Is Your Software Leaking Sensitive Data?

Traditionally, when we think about how to make our software secure, we ask ourselves two questions:

  1. Do we transfer data over secure connections so that no man in the middle can read the transmitted data?
  2. Is our code free from bugs so that it can be exploited in order to gain access to sensitive data, or to execute malware code?

It turns out, however, our software can be insecure even if the answer is yes to both of these questions. In this article, we show you why.

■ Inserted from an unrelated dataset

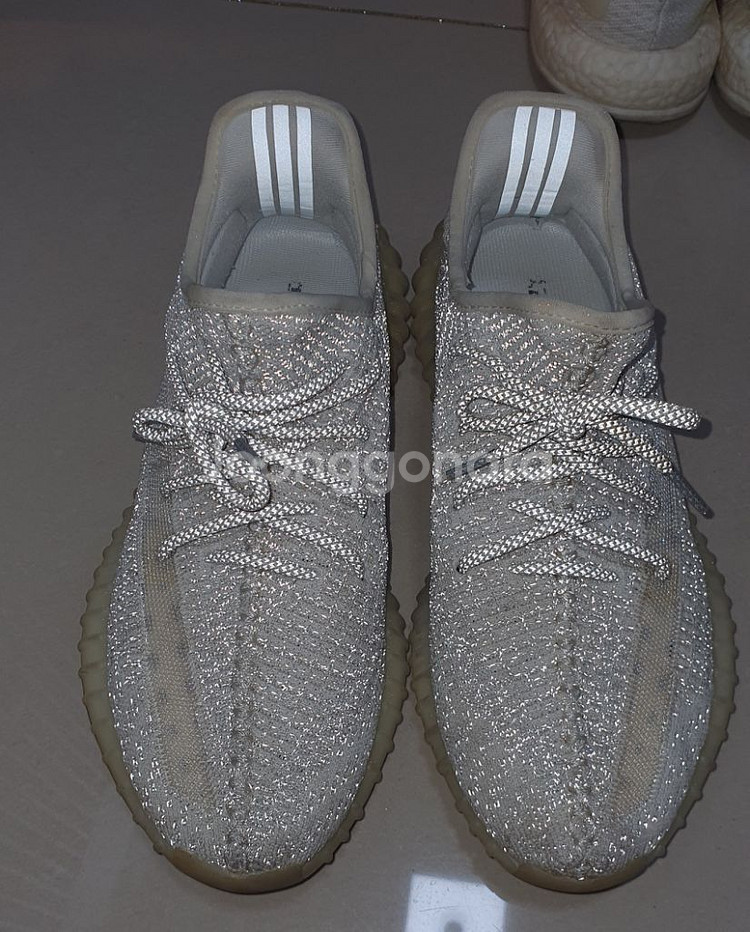 아디다스 이지 부스트 리플렉트 265사이즈 23만원--1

Let’s consider that our application checks whether a user has entered the correct password or not using the following method:

boolean checkPassword(String input) {
  return "ourpassword".equals(input);
}

Let's also consider that the equals method is implemented as follows, which is a common way for most of the programming languages:

(01) class String {
(02)   boolean equals(String other) {
(03)     if (other == null) {
(04)       return false;
(05)     }
(06)     if (this.length() != other.length()) {
(07)       return false;
(08)     }
(09)     for (int i = 0; i < this.length(); ++i) {
(10)       if (this.getCharAt(i) != other.getCharAt(i)) {
(11)         return false;
(12)       }
(13)     }
(14)     return true;
(15)   }
(16) }

If our equals method looks like this, it is insecure, and so is our checkPassword method. Why? Because it leaks out the password! Let's see how.

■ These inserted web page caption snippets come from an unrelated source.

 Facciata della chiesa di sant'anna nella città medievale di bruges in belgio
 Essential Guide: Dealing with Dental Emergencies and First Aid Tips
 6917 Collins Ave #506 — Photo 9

Consider the following method invocations:

"ourpassword".equals("123");
"ourpassword".equals("badpassword");

The first invocation has as its sole argument a password of incorrect length. Therefore, the execution of the equals method terminates at the line 7. The second invocation has as its sole argument a password of correct length. Thus, the execution of the equals method gets pass the line 7 and terminates at least at the line 11. Hence, the second invocation takes more time than the first one. We can exploit this difference in execution times using the following code:

int length = 0;
int maxDelta = 0;
for (int i = 0; i < maxTriedLength; ++i) {
  String input = // create a dummy string of length i
  long start = getCurrentCPUTime();
  checkPassword(input);
  long end = getCurrentCPUTime();
  long delta = end - start;
  if (delta > maxDelta) {
    maxDelta = delta;
    length = i;
  }
}

We iteratively run checkPassword method with a string of length 0, 1, 2, 3 etc. and measure execution times. The longest execution time will be for the correct password length.

One can object that the difference between the execution times is so small that it cannot be measured. While it is true, we can overcome this obstacle by calling checkPassword method multiple times with the same input.

After obtaining the password length, we use the same idea for getting the first character of the password. If we run checkPassword method with a string of the correct length and the incorrect first character, the equals method will terminate in the first iteration of the for cycle at the line 11. If we run it, however, with a string of both the correct length and the correct first character, the equals method will terminate at least in the second iteration of the for cycle at the line 12. Thus, if the first character is correct, the execution of the checkPassword method takes longer. We can use a code similar to the above-mentioned one to obtain the first character, then the second character, etc.

Even though there is no bug in the equals method in the traditional sense, the method is insecure, because it leaks the string being tested via the execution time of the method.

Note that the above mentioned procedure for getting the password is much more effective than the straightforward procedure of testing every possible string. There is exponentially many strings of a given length, so the straightforward procedure takes exponential time (in terms of string length). The presented procedure, on the other hand, needs only linear time to get the password.

All this shows how important it is to design applications in a way that a user can enter a password incorrectly only small number of times before the application blocks the user account, and requires the user to change the password. Many real-world applications, thankfully, do that. There is, however, large amount of applications that are vulnerable.

Bad news is that there are so many different ways in which your software and hardware can leak data, e.g. via execution time, temperature, noise, etc., that it is almost impossible to create fully secure system. For example, researchers were able to recover 4096-bit RSA key used to decrypt emails just by listening to the sound coming out of a computer.